Il y eut, raconte-t-on, des oubliés. Des gens qui n’avaient pas su se faufiler entre les rets du marché, qui avaient visité de nombreux appartements sans être sélectionnés parce qu’ils avaient échoué à l’enquête de crédit ou que leur nom, qui ne sonnait ni anglais ni français, avait mauvaise réputation dans les cercles des propriétaires. On se retrouvait à la rue. On retournait temporairement vivre dans sa famille ou chez une connaissance généreuse, en attendant que quelque chose se libère quelque part. Les journaux titraient depuis plusieurs semaines “Pénurie de logements” et “Crise locative”. Des associations de bénévoles distribuèrent toute la journée des bouteilles d’eau et tentèrent de venir en aide à celles et ceux qui se retrouvaient dans une situation précaire, leur proposant des solutions temporaires.
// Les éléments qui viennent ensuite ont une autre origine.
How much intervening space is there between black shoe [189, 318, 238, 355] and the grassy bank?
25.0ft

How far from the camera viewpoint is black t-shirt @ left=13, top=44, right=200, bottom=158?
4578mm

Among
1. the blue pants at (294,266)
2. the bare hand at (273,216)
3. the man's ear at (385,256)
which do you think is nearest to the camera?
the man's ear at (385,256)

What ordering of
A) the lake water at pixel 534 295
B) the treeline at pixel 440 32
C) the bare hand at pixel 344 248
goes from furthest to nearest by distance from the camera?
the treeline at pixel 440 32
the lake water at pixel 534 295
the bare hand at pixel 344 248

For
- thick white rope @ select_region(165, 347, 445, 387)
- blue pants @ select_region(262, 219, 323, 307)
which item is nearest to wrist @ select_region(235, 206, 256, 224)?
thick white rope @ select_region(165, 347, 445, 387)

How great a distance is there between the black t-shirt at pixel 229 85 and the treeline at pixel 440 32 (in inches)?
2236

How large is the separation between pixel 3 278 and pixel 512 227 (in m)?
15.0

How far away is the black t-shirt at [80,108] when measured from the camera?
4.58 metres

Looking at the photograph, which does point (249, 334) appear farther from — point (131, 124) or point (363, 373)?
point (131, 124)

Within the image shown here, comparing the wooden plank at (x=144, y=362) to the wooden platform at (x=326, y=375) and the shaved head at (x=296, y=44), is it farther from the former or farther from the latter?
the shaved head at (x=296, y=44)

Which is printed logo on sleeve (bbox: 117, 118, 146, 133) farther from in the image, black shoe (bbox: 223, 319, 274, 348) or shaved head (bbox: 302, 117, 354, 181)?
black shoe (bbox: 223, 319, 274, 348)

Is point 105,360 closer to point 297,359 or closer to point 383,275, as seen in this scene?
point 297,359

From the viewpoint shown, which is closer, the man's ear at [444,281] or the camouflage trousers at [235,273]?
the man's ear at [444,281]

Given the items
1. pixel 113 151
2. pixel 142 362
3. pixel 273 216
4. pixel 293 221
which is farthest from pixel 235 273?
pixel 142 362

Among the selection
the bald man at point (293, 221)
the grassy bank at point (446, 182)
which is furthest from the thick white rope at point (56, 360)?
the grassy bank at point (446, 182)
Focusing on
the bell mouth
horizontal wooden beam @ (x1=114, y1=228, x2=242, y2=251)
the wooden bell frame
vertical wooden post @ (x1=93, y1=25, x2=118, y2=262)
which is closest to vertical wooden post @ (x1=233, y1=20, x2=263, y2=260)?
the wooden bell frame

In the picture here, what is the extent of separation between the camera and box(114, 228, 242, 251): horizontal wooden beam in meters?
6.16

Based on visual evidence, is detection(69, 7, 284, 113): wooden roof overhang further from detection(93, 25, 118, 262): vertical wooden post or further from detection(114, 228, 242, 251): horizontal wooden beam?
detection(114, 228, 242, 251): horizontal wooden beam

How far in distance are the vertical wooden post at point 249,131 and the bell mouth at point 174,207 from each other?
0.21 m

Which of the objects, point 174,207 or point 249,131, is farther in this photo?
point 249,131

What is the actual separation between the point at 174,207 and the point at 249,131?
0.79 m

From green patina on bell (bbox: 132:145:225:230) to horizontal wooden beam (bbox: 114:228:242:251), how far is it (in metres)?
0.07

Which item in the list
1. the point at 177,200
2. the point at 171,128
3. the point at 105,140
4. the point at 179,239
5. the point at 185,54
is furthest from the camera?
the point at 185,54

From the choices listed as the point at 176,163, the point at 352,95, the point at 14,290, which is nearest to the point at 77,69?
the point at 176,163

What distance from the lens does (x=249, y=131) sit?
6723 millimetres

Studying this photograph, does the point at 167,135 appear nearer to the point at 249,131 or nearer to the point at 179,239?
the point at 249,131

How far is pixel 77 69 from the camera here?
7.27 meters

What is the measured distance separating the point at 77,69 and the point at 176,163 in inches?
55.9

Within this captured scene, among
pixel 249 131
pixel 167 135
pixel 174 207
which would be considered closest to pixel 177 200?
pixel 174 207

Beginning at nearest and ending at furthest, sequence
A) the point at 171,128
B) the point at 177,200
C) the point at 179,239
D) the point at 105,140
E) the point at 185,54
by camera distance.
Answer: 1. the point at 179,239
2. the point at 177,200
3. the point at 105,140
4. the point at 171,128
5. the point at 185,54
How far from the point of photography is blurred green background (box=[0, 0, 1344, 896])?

On leur répondait avec reconnaissance. On les ignorait par orgueil.»

Kevin Lambert, Que notre joie demeure, Montréal, Héliotrope, 2022, 381 p., p. 147-149.

 

P.-S.—Le lexique québécois du déménagement et de l’immobilier est riche : mouver, portes, casser maison, loyer, électricité, coqueron, signature, unité modèle, autorégulation.